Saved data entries
·····
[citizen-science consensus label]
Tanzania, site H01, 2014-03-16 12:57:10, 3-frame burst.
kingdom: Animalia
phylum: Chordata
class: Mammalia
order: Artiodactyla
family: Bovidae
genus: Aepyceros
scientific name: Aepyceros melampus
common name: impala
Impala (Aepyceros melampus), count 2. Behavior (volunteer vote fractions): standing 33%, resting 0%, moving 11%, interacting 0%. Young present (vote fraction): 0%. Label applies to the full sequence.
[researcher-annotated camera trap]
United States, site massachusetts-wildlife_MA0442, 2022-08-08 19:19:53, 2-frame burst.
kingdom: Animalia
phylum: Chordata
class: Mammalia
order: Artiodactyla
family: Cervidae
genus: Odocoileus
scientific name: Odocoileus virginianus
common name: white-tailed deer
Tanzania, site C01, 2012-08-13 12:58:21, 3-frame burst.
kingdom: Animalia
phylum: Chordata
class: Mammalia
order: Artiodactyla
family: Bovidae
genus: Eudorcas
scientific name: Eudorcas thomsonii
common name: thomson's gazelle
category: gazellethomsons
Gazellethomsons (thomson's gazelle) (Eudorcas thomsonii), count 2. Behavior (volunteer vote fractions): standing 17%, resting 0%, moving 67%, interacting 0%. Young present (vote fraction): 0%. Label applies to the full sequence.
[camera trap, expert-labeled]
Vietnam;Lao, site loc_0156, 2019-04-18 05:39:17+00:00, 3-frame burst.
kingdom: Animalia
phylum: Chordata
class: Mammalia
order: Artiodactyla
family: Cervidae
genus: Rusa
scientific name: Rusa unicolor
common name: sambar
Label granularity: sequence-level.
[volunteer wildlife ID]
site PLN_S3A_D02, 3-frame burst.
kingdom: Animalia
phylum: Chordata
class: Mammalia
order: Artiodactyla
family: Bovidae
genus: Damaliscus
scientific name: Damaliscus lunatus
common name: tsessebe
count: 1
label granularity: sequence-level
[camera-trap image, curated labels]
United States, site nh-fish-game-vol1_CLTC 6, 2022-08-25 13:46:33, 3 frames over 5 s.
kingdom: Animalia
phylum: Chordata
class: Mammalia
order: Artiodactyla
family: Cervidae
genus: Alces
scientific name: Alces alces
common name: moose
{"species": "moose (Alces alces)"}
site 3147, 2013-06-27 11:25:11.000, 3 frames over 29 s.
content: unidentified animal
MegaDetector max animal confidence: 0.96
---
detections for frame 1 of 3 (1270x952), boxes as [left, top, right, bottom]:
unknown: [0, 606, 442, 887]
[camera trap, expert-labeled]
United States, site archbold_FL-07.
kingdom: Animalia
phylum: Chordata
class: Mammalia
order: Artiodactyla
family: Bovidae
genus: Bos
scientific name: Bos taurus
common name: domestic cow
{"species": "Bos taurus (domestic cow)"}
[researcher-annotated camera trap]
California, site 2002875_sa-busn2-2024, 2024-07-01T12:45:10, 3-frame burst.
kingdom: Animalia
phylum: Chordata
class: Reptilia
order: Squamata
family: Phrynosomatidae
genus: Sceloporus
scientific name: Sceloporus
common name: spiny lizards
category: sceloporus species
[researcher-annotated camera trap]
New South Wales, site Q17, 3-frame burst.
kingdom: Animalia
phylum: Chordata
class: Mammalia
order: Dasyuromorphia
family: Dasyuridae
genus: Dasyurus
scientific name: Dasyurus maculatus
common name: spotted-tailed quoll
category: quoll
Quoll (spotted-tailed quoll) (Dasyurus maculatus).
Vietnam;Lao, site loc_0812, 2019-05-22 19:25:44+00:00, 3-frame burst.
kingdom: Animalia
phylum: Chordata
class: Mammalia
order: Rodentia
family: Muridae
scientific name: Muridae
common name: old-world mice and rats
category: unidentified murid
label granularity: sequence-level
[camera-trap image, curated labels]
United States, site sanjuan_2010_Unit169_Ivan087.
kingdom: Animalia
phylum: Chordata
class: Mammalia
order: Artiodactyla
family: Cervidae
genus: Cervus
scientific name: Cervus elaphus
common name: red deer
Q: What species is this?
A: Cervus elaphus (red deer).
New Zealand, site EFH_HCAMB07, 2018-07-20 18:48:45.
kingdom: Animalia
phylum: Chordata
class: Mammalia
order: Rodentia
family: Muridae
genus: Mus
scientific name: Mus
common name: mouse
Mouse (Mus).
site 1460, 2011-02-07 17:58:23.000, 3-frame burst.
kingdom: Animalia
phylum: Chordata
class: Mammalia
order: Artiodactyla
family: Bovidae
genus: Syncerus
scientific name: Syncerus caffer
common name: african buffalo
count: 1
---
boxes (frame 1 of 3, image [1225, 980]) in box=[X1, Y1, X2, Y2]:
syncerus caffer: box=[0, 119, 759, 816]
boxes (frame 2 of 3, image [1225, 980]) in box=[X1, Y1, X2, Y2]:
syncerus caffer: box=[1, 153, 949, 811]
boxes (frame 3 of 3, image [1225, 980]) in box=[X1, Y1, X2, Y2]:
·····
Work instruction -> Copy out all of the lines above exactly.

Result of the task ->
[citizen-science consensus label]
Tanzania, site H01, 2014-03-16 12:57:10, 3-frame burst.
kingdom: Animalia
phylum: Chordata
class: Mammalia
order: Artiodactyla
family: Bovidae
genus: Aepyceros
scientific name: Aepyceros melampus
common name: impala
Impala (Aepyceros melampus), count 2. Behavior (volunteer vote fractions): standing 33%, resting 0%, moving 11%, interacting 0%. Young present (vote fraction): 0%. Label applies to the full sequence.
[researcher-annotated camera trap]
United States, site massachusetts-wildlife_MA0442, 2022-08-08 19:19:53, 2-frame burst.
kingdom: Animalia
phylum: Chordata
class: Mammalia
order: Artiodactyla
family: Cervidae
genus: Odocoileus
scientific name: Odocoileus virginianus
common name: white-tailed deer
Tanzania, site C01, 2012-08-13 12:58:21, 3-frame burst.
kingdom: Animalia
phylum: Chordata
class: Mammalia
order: Artiodactyla
family: Bovidae
genus: Eudorcas
scientific name: Eudorcas thomsonii
common name: thomson's gazelle
category: gazellethomsons
Gazellethomsons (thomson's gazelle) (Eudorcas thomsonii), count 2. Behavior (volunteer vote fractions): standing 17%, resting 0%, moving 67%, interacting 0%. Young present (vote fraction): 0%. Label applies to the full sequence.
[camera trap, expert-labeled]
Vietnam;Lao, site loc_0156, 2019-04-18 05:39:17+00:00, 3-frame burst.
kingdom: Animalia
phylum: Chordata
class: Mammalia
order: Artiodactyla
family: Cervidae
genus: Rusa
scientific name: Rusa unicolor
common name: sambar
Label granularity: sequence-level.
[volunteer wildlife ID]
site PLN_S3A_D02, 3-frame burst.
kingdom: Animalia
phylum: Chordata
class: Mammalia
order: Artiodactyla
family: Bovidae
genus: Damaliscus
scientific name: Damaliscus lunatus
common name: tsessebe
count: 1
label granularity: sequence-level
[camera-trap image, curated labels]
United States, site nh-fish-game-vol1_CLTC 6, 2022-08-25 13:46:33, 3 frames over 5 s.
kingdom: Animalia
phylum: Chordata
class: Mammalia
order: Artiodactyla
family: Cervidae
genus: Alces
scientific name: Alces alces
common name: moose
{"species": "moose (Alces alces)"}
site 3147, 2013-06-27 11:25:11.000, 3 frames over 29 s.
content: unidentified animal
MegaDetector max animal confidence: 0.96
---
detections for frame 1 of 3 (1270x952), boxes as [left, top, right, bottom]:
unknown: [0, 606, 442, 887]
[camera trap, expert-labeled]
United States, site archbold_FL-07.
kingdom: Animalia
phylum: Chordata
class: Mammalia
order: Artiodactyla
family: Bovidae
genus: Bos
scientific name: Bos taurus
common name: domestic cow
{"species": "Bos taurus (domestic cow)"}
[researcher-annotated camera trap]
California, site 2002875_sa-busn2-2024, 2024-07-01T12:45:10, 3-frame burst.
kingdom: Animalia
phylum: Chordata
class: Reptilia
order: Squamata
family: Phrynosomatidae
genus: Sceloporus
scientific name: Sceloporus
common name: spiny lizards
category: sceloporus species
[researcher-annotated camera trap]
New South Wales, site Q17, 3-frame burst.
kingdom: Animalia
phylum: Chordata
class: Mammalia
order: Dasyuromorphia
family: Dasyuridae
genus: Dasyurus
scientific name: Dasyurus maculatus
common name: spotted-tailed quoll
category: quoll
Quoll (spotted-tailed quoll) (Dasyurus maculatus).
Vietnam;Lao, site loc_0812, 2019-05-22 19:25:44+00:00, 3-frame burst.
kingdom: Animalia
phylum: Chordata
class: Mammalia
order: Rodentia
family: Muridae
scientific name: Muridae
common name: old-world mice and rats
category: unidentified murid
label granularity: sequence-level
[camera-trap image, curated labels]
United States, site sanjuan_2010_Unit169_Ivan087.
kingdom: Animalia
phylum: Chordata
class: Mammalia
order: Artiodactyla
family: Cervidae
genus: Cervus
scientific name: Cervus elaphus
common name: red deer
Q: What species is this?
A: Cervus elaphus (red deer).
New Zealand, site EFH_HCAMB07, 2018-07-20 18:48:45.
kingdom: Animalia
phylum: Chordata
class: Mammalia
order: Rodentia
family: Muridae
genus: Mus
scientific name: Mus
common name: mouse
Mouse (Mus).
site 1460, 2011-02-07 17:58:23.000, 3-frame burst.
kingdom: Animalia
phylum: Chordata
class: Mammalia
order: Artiodactyla
family: Bovidae
genus: Syncerus
scientific name: Syncerus caffer
common name: african buffalo
count: 1
---
boxes (frame 1 of 3, image [1225, 980]) in box=[X1, Y1, X2, Y2]:
syncerus caffer: box=[0, 119, 759, 816]
boxes (frame 2 of 3, image [1225, 980]) in box=[X1, Y1, X2, Y2]:
syncerus caffer: box=[1, 153, 949, 811]
boxes (frame 3 of 3, image [1225, 980]) in box=[X1, Y1, X2, Y2]:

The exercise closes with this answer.